Energy company E.ON is the latest to post weak half-year results after the German government decided to dump nuclear power.
Like its rivals, the world’s largest utility in terms of sales has slashed its profit outlook and its dividend
It will cut up to 11,000 jobs in the medium term — 14 percent of its total workforce — as it becomes the latest casualty of Germany’s plan to shut all nuclear plants by 2022.
“We are not immune to negative changes in our markets,” E.ON Chief Executive Johannes Teyssen said.
E.ON — which also cut its dividend to 1.00 euro for 2011, down from 1.30 euros — added the job cuts would primarily affect administrative functions.

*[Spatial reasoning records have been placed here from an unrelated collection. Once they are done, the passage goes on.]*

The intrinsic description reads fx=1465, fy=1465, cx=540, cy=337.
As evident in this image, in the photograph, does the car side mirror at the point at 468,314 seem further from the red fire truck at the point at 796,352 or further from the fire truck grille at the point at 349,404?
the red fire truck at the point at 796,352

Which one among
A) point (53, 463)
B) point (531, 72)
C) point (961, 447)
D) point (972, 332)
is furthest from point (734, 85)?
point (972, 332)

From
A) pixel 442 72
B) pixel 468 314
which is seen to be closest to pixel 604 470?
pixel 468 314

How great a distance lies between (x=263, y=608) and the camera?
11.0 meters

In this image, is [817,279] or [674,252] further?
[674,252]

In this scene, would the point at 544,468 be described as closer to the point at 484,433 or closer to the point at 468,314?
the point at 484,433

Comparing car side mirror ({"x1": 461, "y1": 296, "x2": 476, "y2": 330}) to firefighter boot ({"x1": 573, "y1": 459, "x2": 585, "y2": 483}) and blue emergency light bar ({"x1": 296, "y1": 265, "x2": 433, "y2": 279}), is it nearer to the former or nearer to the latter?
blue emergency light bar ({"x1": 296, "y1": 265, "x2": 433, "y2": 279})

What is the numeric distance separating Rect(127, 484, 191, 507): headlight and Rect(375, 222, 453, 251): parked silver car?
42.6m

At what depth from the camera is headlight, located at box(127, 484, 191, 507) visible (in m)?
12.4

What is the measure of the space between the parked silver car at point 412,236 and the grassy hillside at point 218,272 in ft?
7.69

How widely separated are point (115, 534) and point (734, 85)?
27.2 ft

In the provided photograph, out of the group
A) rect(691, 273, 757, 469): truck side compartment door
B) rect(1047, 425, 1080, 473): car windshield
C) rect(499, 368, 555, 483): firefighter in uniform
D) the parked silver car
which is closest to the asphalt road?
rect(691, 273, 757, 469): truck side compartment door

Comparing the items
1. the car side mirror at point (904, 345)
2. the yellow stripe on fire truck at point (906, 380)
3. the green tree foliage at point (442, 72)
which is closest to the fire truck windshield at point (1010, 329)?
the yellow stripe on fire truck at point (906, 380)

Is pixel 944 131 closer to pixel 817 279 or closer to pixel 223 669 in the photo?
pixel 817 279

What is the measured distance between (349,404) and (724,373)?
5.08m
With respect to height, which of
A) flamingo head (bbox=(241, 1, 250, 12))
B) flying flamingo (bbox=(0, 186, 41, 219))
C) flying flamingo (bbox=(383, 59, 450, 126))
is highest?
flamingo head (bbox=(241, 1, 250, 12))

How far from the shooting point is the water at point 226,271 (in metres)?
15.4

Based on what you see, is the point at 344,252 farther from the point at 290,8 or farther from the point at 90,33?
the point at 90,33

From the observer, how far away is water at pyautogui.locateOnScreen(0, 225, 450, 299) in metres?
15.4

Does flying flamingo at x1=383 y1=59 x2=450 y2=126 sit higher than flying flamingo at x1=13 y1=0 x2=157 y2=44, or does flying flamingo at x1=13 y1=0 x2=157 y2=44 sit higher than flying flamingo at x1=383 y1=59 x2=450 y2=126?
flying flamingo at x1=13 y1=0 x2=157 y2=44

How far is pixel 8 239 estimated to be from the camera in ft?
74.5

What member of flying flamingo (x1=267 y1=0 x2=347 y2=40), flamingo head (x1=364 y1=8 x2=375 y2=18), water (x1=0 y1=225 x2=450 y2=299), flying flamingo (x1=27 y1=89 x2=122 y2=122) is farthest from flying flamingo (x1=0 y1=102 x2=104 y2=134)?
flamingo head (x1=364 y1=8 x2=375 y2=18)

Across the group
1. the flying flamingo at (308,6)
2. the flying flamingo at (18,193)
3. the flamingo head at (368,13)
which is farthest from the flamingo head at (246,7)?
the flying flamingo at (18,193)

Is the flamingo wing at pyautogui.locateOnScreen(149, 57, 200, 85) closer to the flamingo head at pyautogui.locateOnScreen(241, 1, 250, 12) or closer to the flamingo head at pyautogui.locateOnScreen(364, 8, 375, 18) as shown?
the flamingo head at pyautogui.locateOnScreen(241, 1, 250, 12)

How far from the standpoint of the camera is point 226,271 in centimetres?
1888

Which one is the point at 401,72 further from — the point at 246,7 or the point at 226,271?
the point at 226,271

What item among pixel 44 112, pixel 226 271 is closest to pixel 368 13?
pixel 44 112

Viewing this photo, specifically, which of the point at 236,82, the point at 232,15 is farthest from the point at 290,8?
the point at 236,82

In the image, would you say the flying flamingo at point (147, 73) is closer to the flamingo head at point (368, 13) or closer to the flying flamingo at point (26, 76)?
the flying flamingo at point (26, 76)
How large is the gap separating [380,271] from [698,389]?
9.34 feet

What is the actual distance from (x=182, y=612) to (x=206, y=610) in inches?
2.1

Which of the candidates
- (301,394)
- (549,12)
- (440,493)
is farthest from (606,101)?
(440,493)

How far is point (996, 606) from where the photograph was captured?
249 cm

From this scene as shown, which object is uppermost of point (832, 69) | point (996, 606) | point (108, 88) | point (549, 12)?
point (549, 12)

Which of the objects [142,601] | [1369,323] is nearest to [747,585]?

The company’s Chief Financial Officer Marcus Schenck also said during a conference call that the company’s profits would not recover in the near term.
“Based on our current financial planning, we expect results in 2012-2014 to be on a much lower level than 2010,” he said.
On Tuesday, peer RWE reported a 40 percent drop in first-half core profit, which it also blamed on the nuclear phase-out that had previously hit smaller energy firms EnBW and Vattenfall.
Analysts are also concerned about E.ON’s heavy net debt — currently at 33.6 billion euros — which it piled up as a result of major acquisitions in recent years, while rating agency S&P has put the company’s credit outlook on negative following the German government’s nuclear exit.